It's Hot in Hell

Impounded cars tell no tales.
Compound fractures tell the folks in CSI plenty.
Impacted wisdom teeth have to be broken before they’re taken out.
Much like your mother did.
Enacted laws are fears made flesh.
Exacto™ knives cannot be taken on planes for fear of what they will do.
I am a six-foot-tall Exacto™ knife.
Pomegranate seeds are the real food, not the flesh of the fruit.
I took your mother for granted, the things I made her wear.
Once planted in the South, kudzu vines go everywhere.
Women are not kudzu vines.
But you knew that about your mama.
Alabama is the kind of south they mean when they say “The South.”
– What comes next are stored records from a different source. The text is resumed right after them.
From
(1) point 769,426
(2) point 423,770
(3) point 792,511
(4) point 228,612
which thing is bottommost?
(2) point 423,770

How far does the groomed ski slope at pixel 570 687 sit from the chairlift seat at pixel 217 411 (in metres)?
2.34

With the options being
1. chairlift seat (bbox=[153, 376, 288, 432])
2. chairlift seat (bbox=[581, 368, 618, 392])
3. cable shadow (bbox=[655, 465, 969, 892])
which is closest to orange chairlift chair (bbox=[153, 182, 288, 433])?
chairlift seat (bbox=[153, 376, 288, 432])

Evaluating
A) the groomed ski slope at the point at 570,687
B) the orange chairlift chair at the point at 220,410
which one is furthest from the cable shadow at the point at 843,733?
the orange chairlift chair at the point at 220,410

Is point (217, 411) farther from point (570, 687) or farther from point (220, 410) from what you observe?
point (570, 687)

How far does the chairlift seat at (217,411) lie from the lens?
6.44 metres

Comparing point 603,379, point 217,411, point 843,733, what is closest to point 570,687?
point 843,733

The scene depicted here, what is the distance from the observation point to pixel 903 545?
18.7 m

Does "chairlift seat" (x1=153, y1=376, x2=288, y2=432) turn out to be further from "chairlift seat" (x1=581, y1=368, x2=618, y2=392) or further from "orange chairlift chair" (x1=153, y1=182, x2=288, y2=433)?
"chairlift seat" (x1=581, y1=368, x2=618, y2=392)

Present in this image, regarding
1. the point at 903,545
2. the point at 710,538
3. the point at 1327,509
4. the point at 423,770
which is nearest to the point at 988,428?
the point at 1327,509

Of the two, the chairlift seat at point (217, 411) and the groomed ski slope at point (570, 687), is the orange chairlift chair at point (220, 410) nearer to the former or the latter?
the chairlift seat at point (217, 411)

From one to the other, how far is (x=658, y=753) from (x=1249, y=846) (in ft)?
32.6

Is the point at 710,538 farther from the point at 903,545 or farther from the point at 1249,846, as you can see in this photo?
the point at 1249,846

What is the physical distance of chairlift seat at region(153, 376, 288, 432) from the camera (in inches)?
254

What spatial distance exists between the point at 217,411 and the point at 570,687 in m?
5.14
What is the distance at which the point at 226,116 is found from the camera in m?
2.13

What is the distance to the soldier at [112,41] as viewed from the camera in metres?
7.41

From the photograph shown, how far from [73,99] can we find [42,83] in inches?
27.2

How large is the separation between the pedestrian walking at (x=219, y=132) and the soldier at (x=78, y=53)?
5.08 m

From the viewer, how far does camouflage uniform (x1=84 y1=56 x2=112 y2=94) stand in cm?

Hot nasty green stuff in every pouch of land.
Your mother didn’t care about Alabama’s Chekov scholars at three in the morning.
Demanding air conditioning and to get the car back.
Just standing there, wanting an explanation.
Like creeping vine in full station over the doorway.
Grapes make wine, grapes grow on the vine.
Whine whine whine whine whine whine whine.
What a time for her roots to shoot deep.
Drunk, half-dead, keys still on my ring.
Including the one for the shed.
Chekov said if there’s a gun in Act One, it has to go off by Act Three.
Same thing with garden tools, machetes for instance.
And to think, your mom used to call me a hack!
Now I look back, she didn’t know the half of it.




Sean Hoade is finishing the MFA program at The University of Alabama. His work has appeared in The Pub, Chic, Dissociated Writers Project Journal, and elsewhere. Currently he is working on both a novel and collection of short stories, both investigating Buddhist themes.